(Text)

U.S. stocks are falling at a record-setting pace—a blindingly quick drop that has several market strategists saying it is time to buy.
Thursday, all three of the main U.S. indexes were down at least 10% from their record highs on Feb. 19—six trading days ago. If the losses hold through the close, the S&P 500 and Nasdaq Composite will each have had their quickest decline into correction territory from a record close ever, according to Dow Jones Market Data.
The reason, obviously, is the coronavirus outbreak. It is anyone’s guess how far and wide the virus—referred to as Covid-19—spreads before authorities are able to control it. And beyond the human cost, it is undeniable that the epidemic is already having a negative economic impact. Closures of factories and public places such as shopping areas hit both supply and demand.
But for investors with a long time horizon, this too shall pass. Economist Ed Yardeni counts 65 previous market “panic attacks” this bull cycle, each of which was followed by a rebound to new highs. The current selloff could become the 66th, if the Covid-19 disruption is under control in a matter of months, he says.
Daily new cases in China have been steadily declining. Global health officials in other countries are taking it seriously, and the underlying economic conditions in the U.S. seem strong enough to withstand a short-term hit.

(End Text)
(Records shown)

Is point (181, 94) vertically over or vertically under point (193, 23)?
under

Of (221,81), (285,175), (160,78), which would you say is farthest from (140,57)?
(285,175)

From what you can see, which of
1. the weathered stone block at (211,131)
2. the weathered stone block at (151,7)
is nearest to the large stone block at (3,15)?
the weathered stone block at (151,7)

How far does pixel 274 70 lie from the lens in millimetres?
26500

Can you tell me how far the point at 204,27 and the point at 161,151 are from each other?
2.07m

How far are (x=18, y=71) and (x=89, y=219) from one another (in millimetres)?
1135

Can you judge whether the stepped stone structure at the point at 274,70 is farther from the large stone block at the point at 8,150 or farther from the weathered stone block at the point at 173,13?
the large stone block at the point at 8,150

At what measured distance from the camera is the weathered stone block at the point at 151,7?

(End Records shown)
(Records shown)

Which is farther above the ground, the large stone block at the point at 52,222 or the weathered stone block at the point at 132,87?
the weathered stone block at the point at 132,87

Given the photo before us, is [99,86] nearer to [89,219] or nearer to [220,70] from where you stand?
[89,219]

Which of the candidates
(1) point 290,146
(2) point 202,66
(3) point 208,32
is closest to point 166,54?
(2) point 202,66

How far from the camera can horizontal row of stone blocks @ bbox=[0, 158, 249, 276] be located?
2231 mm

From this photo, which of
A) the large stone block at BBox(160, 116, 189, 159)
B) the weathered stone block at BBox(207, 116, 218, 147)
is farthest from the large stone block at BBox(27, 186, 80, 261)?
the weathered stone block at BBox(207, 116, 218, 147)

(End Records shown)

Answer these from the text on the stock market drop:
(a) On what date did the three main U.S. indexes reach their record highs?
(b) How many previous market "panic attacks" in this bull cycle does Ed Yardeni count?
(c) What has been steadily declining in China?
The entries play no part in what follows.

*Worked solution:*
(a) Feb. 19
(b) 65
(c) Daily new cases